Action item: Copy out the entries exactly. Print them in full.

Given data:

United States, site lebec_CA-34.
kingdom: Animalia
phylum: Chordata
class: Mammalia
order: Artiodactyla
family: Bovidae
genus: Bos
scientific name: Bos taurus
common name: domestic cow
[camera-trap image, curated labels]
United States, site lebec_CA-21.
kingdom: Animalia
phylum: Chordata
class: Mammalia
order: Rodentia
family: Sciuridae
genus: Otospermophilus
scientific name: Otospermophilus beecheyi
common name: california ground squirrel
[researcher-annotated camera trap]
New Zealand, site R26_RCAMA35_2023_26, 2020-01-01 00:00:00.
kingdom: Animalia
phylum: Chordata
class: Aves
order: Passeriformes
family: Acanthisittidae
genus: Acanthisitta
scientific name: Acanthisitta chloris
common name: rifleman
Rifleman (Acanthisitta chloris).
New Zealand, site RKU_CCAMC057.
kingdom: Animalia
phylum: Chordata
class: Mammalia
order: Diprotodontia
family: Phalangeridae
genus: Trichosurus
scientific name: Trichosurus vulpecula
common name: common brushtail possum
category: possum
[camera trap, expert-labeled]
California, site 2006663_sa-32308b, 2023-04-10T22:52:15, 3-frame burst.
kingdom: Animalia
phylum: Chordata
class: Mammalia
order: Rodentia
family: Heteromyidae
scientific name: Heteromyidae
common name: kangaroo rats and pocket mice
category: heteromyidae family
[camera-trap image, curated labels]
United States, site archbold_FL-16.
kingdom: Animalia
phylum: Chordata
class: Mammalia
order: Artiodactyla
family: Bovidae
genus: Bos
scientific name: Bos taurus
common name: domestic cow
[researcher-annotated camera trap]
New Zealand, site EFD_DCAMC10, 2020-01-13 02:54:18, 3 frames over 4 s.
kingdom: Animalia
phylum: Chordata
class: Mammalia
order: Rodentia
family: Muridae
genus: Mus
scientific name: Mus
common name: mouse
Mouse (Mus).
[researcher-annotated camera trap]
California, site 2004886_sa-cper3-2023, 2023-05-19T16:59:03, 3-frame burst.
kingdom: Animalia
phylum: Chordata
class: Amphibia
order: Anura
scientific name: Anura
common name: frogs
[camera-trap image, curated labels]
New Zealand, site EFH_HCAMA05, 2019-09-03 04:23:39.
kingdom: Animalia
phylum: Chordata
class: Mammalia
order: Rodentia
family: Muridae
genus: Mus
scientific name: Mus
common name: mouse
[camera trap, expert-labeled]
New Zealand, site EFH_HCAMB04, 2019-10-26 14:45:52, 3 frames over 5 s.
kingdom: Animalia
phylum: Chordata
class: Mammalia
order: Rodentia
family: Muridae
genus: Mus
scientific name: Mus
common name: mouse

Task solution:
United States, site lebec_CA-34.
kingdom: Animalia
phylum: Chordata
class: Mammalia
order: Artiodactyla
family: Bovidae
genus: Bos
scientific name: Bos taurus
common name: domestic cow
[camera-trap image, curated labels]
United States, site lebec_CA-21.
kingdom: Animalia
phylum: Chordata
class: Mammalia
order: Rodentia
family: Sciuridae
genus: Otospermophilus
scientific name: Otospermophilus beecheyi
common name: california ground squirrel
[researcher-annotated camera trap]
New Zealand, site R26_RCAMA35_2023_26, 2020-01-01 00:00:00.
kingdom: Animalia
phylum: Chordata
class: Aves
order: Passeriformes
family: Acanthisittidae
genus: Acanthisitta
scientific name: Acanthisitta chloris
common name: rifleman
Rifleman (Acanthisitta chloris).
New Zealand, site RKU_CCAMC057.
kingdom: Animalia
phylum: Chordata
class: Mammalia
order: Diprotodontia
family: Phalangeridae
genus: Trichosurus
scientific name: Trichosurus vulpecula
common name: common brushtail possum
category: possum
[camera trap, expert-labeled]
California, site 2006663_sa-32308b, 2023-04-10T22:52:15, 3-frame burst.
kingdom: Animalia
phylum: Chordata
class: Mammalia
order: Rodentia
family: Heteromyidae
scientific name: Heteromyidae
common name: kangaroo rats and pocket mice
category: heteromyidae family
[camera-trap image, curated labels]
United States, site archbold_FL-16.
kingdom: Animalia
phylum: Chordata
class: Mammalia
order: Artiodactyla
family: Bovidae
genus: Bos
scientific name: Bos taurus
common name: domestic cow
[researcher-annotated camera trap]
New Zealand, site EFD_DCAMC10, 2020-01-13 02:54:18, 3 frames over 4 s.
kingdom: Animalia
phylum: Chordata
class: Mammalia
order: Rodentia
family: Muridae
genus: Mus
scientific name: Mus
common name: mouse
Mouse (Mus).
[researcher-annotated camera trap]
California, site 2004886_sa-cper3-2023, 2023-05-19T16:59:03, 3-frame burst.
kingdom: Animalia
phylum: Chordata
class: Amphibia
order: Anura
scientific name: Anura
common name: frogs
[camera-trap image, curated labels]
New Zealand, site EFH_HCAMA05, 2019-09-03 04:23:39.
kingdom: Animalia
phylum: Chordata
class: Mammalia
order: Rodentia
family: Muridae
genus: Mus
scientific name: Mus
common name: mouse
[camera trap, expert-labeled]
New Zealand, site EFH_HCAMB04, 2019-10-26 14:45:52, 3 frames over 5 s.
kingdom: Animalia
phylum: Chordata
class: Mammalia
order: Rodentia
family: Muridae
genus: Mus
scientific name: Mus
common name: mouse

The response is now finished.